I have a really hard time believing this. Try talking to some of the apparent beneficiaries of free trade: the garment workers of Bangladesh, for example. On paper – including the growing volume of corporate social responsibility reports of fast fashion brands – these young women are the beneficiaries of globalization. The factories in Dhaka have afforded them the opportunities to flee rural areas, where they endured all types of privation, and earn a wage for the first time.
The concept of young women having access and control of their own money, and the opportunity to access a career, is of course important. But look more closely at the reality of these “opportunities”. The young women creating our fast fashion are treated as an expendable resource.
Perhaps the most notorious example of this is the Rana Plaza disaster, when a garment factory collapsed. Over 1,000 women were killed, and thousands more injured – the so-called beneficiaries of globalization. If the conditions in which they were working had been decent, the incident would never have happened.
After this catastrophe, survivors had no choice but to go back into the system and enter other unsafe factories.
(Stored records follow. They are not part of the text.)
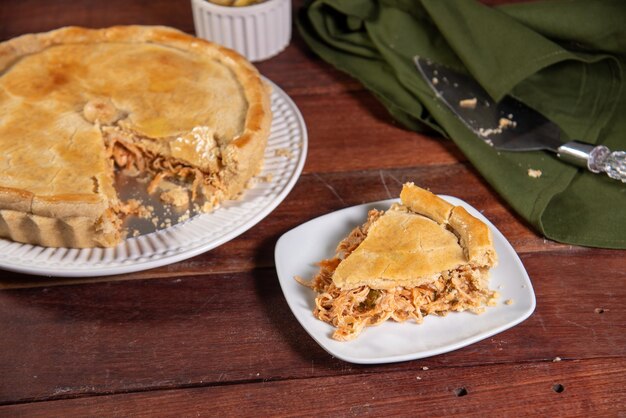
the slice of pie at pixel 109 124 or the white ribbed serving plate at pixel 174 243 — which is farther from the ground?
the slice of pie at pixel 109 124

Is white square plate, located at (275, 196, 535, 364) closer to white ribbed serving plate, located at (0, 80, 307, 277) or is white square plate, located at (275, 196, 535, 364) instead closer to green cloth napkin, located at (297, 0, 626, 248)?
white ribbed serving plate, located at (0, 80, 307, 277)

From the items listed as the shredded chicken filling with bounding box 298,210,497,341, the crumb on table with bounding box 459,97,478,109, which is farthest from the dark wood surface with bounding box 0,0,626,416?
the crumb on table with bounding box 459,97,478,109

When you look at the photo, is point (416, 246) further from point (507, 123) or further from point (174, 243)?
point (507, 123)

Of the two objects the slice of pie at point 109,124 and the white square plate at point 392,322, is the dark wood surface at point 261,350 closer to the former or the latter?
the white square plate at point 392,322

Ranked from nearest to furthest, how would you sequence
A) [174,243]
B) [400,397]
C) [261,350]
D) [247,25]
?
[400,397]
[261,350]
[174,243]
[247,25]

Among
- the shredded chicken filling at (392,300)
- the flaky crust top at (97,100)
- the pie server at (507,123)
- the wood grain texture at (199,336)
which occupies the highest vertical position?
the flaky crust top at (97,100)

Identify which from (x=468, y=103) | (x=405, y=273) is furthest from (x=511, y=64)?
(x=405, y=273)

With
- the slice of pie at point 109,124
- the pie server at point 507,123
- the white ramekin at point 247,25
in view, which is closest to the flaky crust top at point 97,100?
the slice of pie at point 109,124
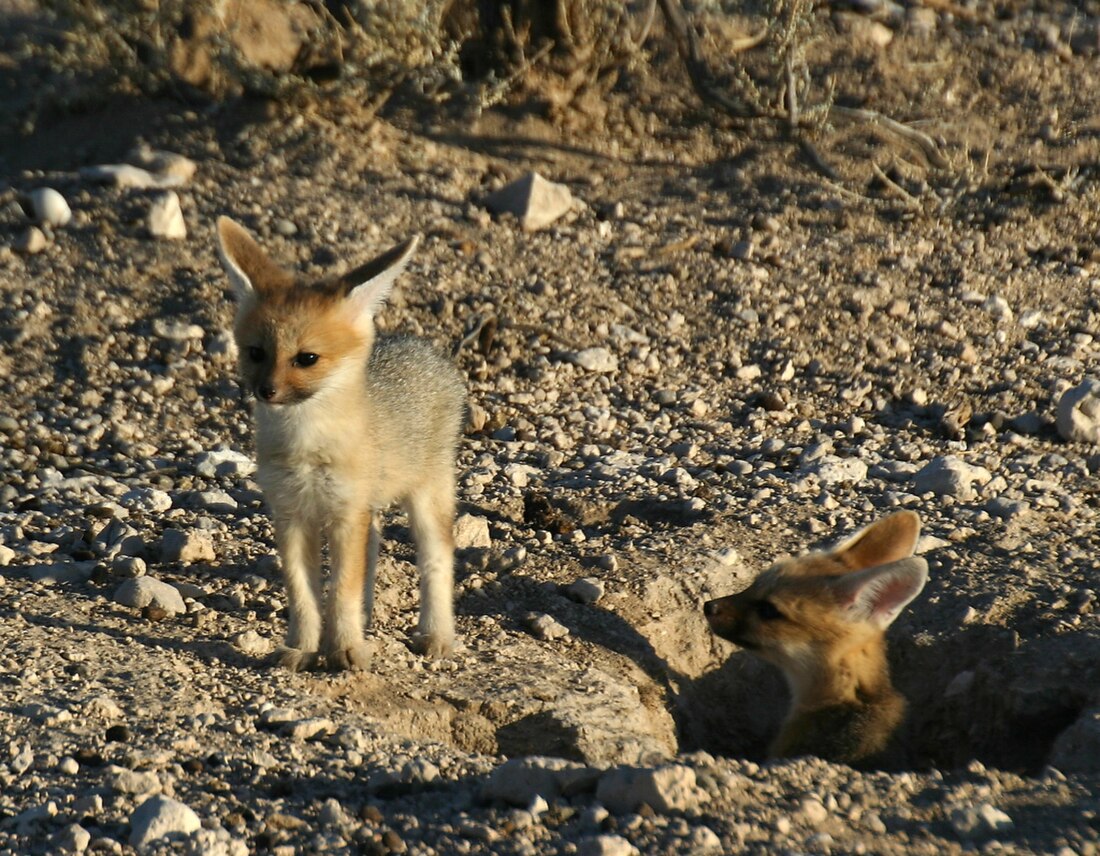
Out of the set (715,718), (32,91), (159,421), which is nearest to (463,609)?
(715,718)

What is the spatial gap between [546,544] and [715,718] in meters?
1.02

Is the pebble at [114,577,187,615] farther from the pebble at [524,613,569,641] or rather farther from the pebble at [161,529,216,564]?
the pebble at [524,613,569,641]

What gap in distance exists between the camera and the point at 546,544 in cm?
607

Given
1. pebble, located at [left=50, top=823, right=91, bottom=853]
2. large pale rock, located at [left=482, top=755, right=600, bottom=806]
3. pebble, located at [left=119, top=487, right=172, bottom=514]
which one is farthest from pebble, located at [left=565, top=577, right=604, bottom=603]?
pebble, located at [left=50, top=823, right=91, bottom=853]

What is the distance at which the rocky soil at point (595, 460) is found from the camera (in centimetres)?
Answer: 377

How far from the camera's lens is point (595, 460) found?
266 inches

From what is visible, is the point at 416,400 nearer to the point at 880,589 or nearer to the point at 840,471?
the point at 880,589

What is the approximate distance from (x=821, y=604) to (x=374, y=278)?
2.09 metres

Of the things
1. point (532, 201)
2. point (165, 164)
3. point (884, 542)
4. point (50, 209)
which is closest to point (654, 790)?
point (884, 542)

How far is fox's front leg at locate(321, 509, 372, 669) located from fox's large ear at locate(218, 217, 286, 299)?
0.88 m

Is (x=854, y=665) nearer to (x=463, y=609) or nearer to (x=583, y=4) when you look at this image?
(x=463, y=609)

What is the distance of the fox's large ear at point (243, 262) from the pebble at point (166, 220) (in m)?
3.13

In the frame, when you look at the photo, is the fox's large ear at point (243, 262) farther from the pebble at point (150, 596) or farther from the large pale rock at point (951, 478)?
the large pale rock at point (951, 478)

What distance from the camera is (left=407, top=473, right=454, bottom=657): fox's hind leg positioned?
5316 millimetres
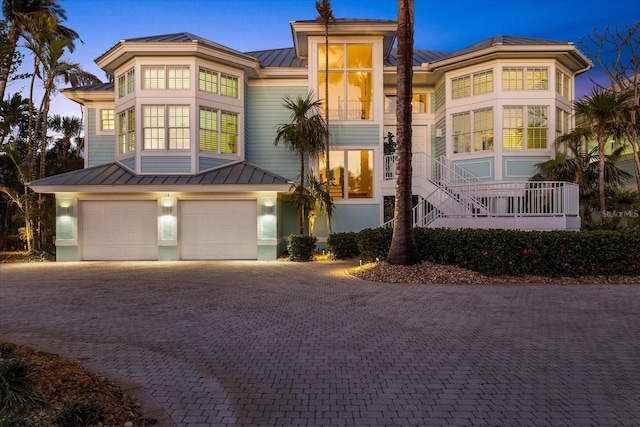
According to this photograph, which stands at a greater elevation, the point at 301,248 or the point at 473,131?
the point at 473,131

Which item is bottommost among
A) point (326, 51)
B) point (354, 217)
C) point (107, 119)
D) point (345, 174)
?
point (354, 217)

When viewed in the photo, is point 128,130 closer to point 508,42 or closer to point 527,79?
point 508,42

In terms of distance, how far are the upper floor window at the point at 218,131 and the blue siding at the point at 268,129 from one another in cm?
88

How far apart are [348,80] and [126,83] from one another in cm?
919

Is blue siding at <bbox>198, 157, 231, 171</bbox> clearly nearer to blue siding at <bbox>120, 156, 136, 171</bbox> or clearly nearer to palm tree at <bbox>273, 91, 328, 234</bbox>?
palm tree at <bbox>273, 91, 328, 234</bbox>

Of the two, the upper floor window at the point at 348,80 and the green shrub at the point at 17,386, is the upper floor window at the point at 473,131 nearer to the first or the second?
the upper floor window at the point at 348,80

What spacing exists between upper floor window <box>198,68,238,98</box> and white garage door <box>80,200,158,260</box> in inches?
199

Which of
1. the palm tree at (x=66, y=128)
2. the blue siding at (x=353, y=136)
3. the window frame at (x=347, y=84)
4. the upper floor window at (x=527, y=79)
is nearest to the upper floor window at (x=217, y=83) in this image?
the window frame at (x=347, y=84)

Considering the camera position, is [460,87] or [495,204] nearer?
[495,204]

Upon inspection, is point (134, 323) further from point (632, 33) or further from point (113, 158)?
point (632, 33)

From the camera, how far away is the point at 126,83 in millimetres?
16547

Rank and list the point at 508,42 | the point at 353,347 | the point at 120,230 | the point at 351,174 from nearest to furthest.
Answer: the point at 353,347, the point at 120,230, the point at 508,42, the point at 351,174

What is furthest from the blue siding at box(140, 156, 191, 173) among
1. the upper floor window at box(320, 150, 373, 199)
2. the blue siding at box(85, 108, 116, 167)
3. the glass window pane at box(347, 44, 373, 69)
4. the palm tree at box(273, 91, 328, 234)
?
the glass window pane at box(347, 44, 373, 69)

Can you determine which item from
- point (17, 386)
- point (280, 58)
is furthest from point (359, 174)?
point (17, 386)
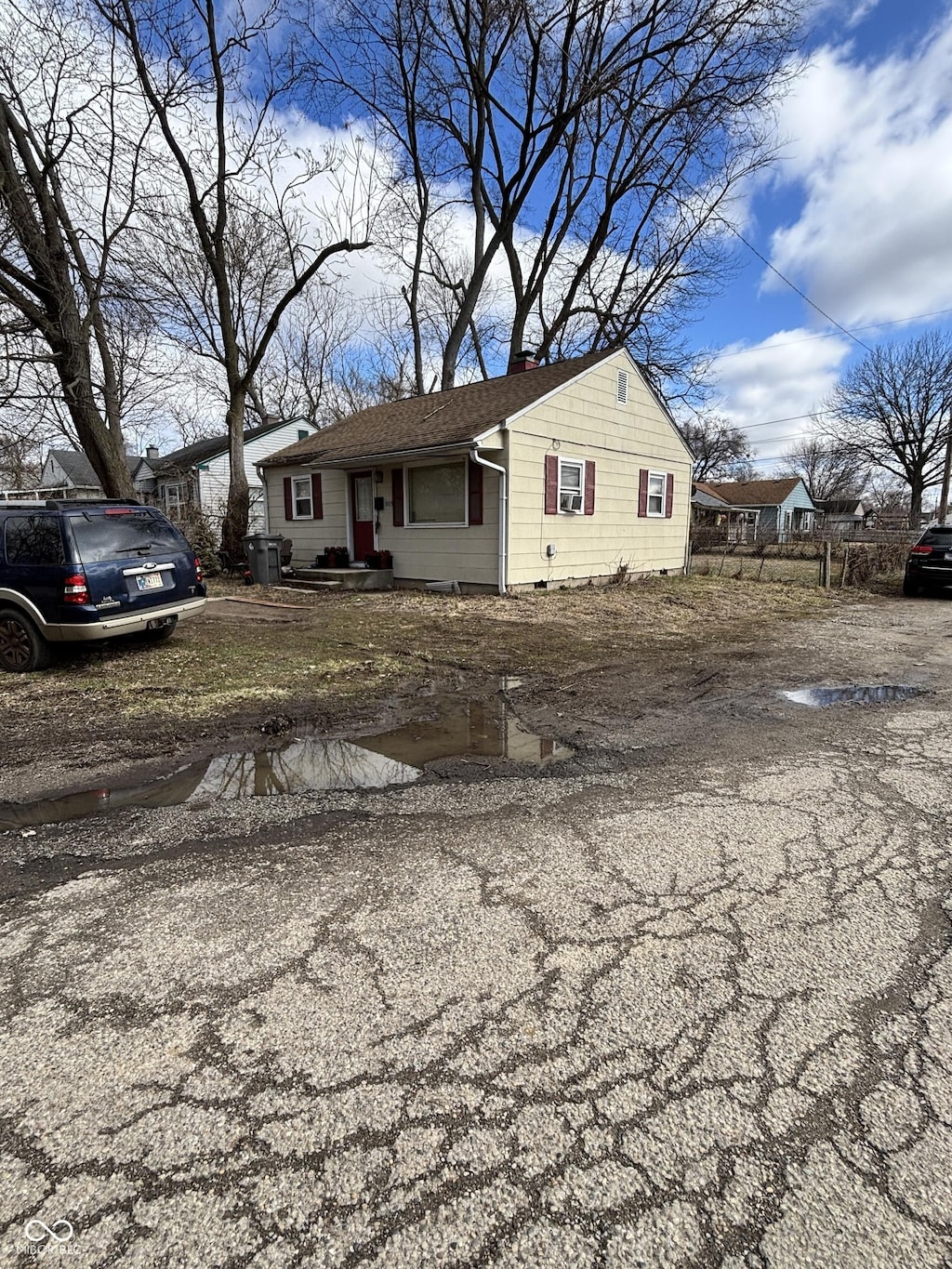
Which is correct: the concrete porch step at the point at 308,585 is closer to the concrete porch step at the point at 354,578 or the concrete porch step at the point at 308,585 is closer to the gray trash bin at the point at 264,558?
the concrete porch step at the point at 354,578

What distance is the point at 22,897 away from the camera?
2691mm

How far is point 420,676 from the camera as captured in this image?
657cm

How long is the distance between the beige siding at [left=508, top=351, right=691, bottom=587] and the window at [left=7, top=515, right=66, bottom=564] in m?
7.67

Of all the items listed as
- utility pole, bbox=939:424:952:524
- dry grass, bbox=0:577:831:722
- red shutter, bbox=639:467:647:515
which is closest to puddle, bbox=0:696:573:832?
dry grass, bbox=0:577:831:722

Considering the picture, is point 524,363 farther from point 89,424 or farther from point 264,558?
point 89,424

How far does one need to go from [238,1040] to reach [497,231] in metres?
23.6

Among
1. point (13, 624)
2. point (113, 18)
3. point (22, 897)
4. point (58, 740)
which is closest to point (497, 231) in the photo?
point (113, 18)

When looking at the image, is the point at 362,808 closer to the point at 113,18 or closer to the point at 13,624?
the point at 13,624

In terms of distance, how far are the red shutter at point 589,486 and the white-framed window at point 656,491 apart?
288 cm

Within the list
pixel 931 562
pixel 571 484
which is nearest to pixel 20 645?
pixel 571 484

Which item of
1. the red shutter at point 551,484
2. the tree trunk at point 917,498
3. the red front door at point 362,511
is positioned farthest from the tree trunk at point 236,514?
the tree trunk at point 917,498

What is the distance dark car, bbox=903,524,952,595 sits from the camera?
1326 cm

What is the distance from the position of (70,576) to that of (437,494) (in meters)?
7.96

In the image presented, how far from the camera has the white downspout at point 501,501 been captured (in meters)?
11.3
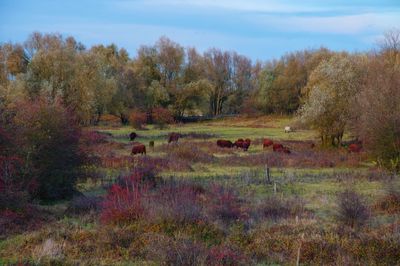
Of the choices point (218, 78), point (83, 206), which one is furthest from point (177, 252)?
point (218, 78)

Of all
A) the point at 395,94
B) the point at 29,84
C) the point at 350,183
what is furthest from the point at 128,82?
the point at 350,183

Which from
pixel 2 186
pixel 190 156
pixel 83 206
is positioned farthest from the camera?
pixel 190 156

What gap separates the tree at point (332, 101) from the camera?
127 ft

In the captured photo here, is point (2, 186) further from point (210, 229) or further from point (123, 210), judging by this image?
point (210, 229)

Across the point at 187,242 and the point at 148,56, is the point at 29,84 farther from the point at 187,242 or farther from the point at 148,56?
the point at 187,242

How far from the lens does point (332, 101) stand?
38.8 metres

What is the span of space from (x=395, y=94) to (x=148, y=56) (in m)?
52.1

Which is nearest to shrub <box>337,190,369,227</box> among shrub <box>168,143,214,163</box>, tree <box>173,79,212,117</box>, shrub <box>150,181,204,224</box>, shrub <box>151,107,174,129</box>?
shrub <box>150,181,204,224</box>

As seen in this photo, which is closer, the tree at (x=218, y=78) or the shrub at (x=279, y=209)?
the shrub at (x=279, y=209)

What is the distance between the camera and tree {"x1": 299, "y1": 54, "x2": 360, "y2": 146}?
38625mm

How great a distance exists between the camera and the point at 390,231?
11828 mm

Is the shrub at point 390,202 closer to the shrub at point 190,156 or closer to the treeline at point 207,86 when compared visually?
the treeline at point 207,86

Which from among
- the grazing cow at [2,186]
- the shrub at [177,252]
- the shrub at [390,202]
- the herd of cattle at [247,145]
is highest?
the grazing cow at [2,186]

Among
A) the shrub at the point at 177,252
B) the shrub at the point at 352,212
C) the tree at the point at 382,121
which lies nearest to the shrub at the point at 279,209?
the shrub at the point at 352,212
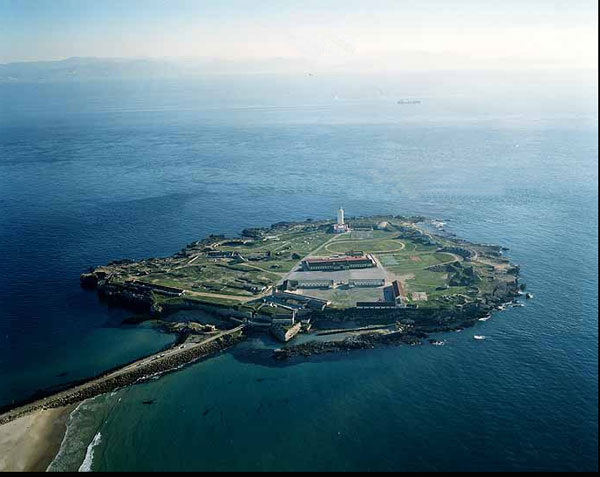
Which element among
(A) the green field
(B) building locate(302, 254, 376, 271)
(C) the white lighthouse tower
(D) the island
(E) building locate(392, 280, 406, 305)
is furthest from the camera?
(C) the white lighthouse tower

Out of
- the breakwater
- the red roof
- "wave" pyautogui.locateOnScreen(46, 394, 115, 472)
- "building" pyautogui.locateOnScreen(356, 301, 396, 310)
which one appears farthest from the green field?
"wave" pyautogui.locateOnScreen(46, 394, 115, 472)

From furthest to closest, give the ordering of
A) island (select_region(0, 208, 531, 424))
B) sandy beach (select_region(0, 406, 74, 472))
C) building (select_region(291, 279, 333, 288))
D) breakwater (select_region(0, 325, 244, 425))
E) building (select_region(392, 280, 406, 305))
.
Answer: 1. building (select_region(291, 279, 333, 288))
2. building (select_region(392, 280, 406, 305))
3. island (select_region(0, 208, 531, 424))
4. breakwater (select_region(0, 325, 244, 425))
5. sandy beach (select_region(0, 406, 74, 472))

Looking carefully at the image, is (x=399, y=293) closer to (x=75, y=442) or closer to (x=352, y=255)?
(x=352, y=255)

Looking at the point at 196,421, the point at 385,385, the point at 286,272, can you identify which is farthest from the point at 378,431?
the point at 286,272

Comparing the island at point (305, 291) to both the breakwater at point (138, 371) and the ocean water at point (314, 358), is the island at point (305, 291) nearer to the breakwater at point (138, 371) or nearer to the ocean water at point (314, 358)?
the breakwater at point (138, 371)

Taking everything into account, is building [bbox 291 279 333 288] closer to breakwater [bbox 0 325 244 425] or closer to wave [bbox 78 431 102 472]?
breakwater [bbox 0 325 244 425]

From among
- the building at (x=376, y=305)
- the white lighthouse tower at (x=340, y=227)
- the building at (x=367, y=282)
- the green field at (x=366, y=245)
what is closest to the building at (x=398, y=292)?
the building at (x=376, y=305)
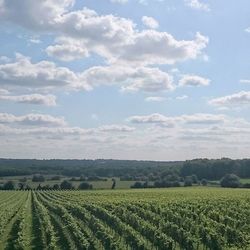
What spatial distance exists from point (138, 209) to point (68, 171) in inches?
5897

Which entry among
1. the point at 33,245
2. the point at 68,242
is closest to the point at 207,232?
the point at 68,242

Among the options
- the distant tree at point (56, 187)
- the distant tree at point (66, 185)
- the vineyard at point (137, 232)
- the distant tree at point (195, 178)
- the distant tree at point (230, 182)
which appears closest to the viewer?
the vineyard at point (137, 232)

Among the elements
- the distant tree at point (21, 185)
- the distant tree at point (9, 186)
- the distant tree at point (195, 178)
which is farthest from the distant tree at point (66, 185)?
the distant tree at point (195, 178)

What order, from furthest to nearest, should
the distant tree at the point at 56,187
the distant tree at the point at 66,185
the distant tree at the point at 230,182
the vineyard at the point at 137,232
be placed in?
the distant tree at the point at 56,187 < the distant tree at the point at 66,185 < the distant tree at the point at 230,182 < the vineyard at the point at 137,232

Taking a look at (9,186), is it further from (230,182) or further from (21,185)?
(230,182)

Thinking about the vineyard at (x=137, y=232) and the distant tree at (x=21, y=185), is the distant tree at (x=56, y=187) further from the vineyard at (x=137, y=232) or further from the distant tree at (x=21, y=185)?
the vineyard at (x=137, y=232)

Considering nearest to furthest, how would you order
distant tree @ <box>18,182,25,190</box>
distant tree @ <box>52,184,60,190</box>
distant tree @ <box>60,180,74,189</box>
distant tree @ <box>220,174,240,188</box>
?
distant tree @ <box>220,174,240,188</box> < distant tree @ <box>60,180,74,189</box> < distant tree @ <box>52,184,60,190</box> < distant tree @ <box>18,182,25,190</box>

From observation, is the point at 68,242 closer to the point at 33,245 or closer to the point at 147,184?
the point at 33,245

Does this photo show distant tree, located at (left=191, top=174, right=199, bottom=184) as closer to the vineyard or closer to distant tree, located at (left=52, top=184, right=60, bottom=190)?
distant tree, located at (left=52, top=184, right=60, bottom=190)

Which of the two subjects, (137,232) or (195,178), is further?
(195,178)

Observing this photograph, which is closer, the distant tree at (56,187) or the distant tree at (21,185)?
the distant tree at (56,187)

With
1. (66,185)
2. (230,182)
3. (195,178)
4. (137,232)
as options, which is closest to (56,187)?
(66,185)

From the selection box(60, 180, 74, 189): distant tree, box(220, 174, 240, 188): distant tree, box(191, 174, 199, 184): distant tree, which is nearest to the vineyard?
box(220, 174, 240, 188): distant tree

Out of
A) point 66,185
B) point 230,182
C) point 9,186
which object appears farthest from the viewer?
point 9,186
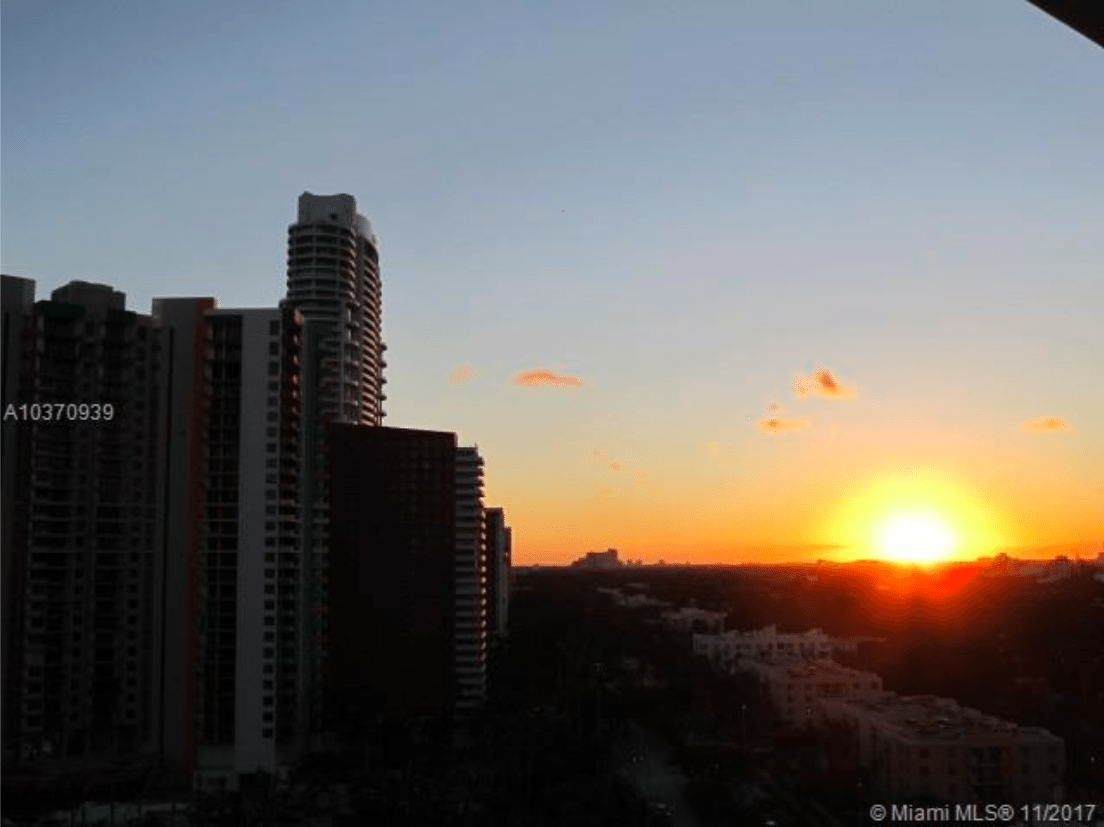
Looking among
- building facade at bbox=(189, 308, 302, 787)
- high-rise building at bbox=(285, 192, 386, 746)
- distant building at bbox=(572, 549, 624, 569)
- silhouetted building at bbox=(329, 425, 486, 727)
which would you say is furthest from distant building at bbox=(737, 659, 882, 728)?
distant building at bbox=(572, 549, 624, 569)

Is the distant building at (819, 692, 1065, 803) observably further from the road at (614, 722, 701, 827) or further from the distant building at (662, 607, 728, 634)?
the distant building at (662, 607, 728, 634)

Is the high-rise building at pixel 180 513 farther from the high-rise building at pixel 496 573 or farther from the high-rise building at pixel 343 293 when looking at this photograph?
the high-rise building at pixel 496 573

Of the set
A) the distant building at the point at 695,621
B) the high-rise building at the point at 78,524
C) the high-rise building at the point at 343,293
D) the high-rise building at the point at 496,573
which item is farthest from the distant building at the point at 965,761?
the distant building at the point at 695,621

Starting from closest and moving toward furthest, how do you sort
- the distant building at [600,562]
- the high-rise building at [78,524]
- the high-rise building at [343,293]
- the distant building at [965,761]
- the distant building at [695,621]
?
the distant building at [965,761], the high-rise building at [78,524], the high-rise building at [343,293], the distant building at [695,621], the distant building at [600,562]

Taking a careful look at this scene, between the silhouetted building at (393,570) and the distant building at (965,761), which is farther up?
the silhouetted building at (393,570)

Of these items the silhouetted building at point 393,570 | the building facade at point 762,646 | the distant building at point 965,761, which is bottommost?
the building facade at point 762,646

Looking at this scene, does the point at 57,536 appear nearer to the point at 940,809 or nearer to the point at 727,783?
the point at 727,783

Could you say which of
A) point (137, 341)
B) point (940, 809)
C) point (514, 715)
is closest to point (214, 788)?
point (514, 715)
Yes, I have met women who watched their friends die in the rubble of Rana Plaza only to have to go into factories the following week, terrified at any moment that this next building would fall.
The architects of globalization have frankly failed to make good on their much-touted claim to increase opportunity for women. These women have been afforded no buffer, no career progression, no support and no substantive change. On many occasions the effects of globalization (intended and unintended, direct and indirect) have actually put them in harm’s way.
And this keeps on going all over the world – from Cambodia to Myanmar to Ethiopia, as the blueprint for outsourced fast fashion is aggressively exported to new “host” economies.
Luckily for my industry, it’s not all doom and gloom. I’m heartened by a rising crop of innovative models and proactive intervention that accept the globalized nature of the fashion industry and the opportunities that exist for women in developing economies, but which at the same time are nuanced and intelligent enough to make sure everyone can benefit. I call it invested globalization.
I know it’s unfair to single out particular projects, but I want to give you a flavour of what this new type of globalization looks like.
Take, for example, the work of Lauren Solomon at Queensland University of Technology in Australia. Recognizing that the Cambodian garment industry has become a breeding ground for exploitation, Solomon works on positive intervention in the supply chain, working directly with the garment workers. She has partnered with Cambodia’s largest garment worker trade union to deliver a training programme that teaches garment workers transferable skills, which they can then teach to other workers, helping to empower hundreds if not thousands more women. Such an initiative is almost unique in today’s garment industry.
Then there is entrepreneur Leah Rodriguez from the UK, who has set up Holi studios in Siem Reap, a fashion production building with natural light flooding onto the work surfaces and air conditioning. Many of Leah’s seamstresses came from sweatshops, including the factory manager, Li, who was previously branded a trouble maker for pushing for better conditions. Leah doesn’t describe Holi – which now manufactures for a number of brands – as an ethical production facility, because she thinks all fashion production should involve fair wages and safe facilities.
These are only two examples of invested globalization, both of which have led to positive intervention in the supply chain by working directly with the garment workers – these real, breathing human beings who are just like us.
If such human stories were truly replicated worldwide – as they can be – then the current plight of millions of women still enslaved in the supply chain as a result of globalization could be transformed.
I think this should be our overarching goal.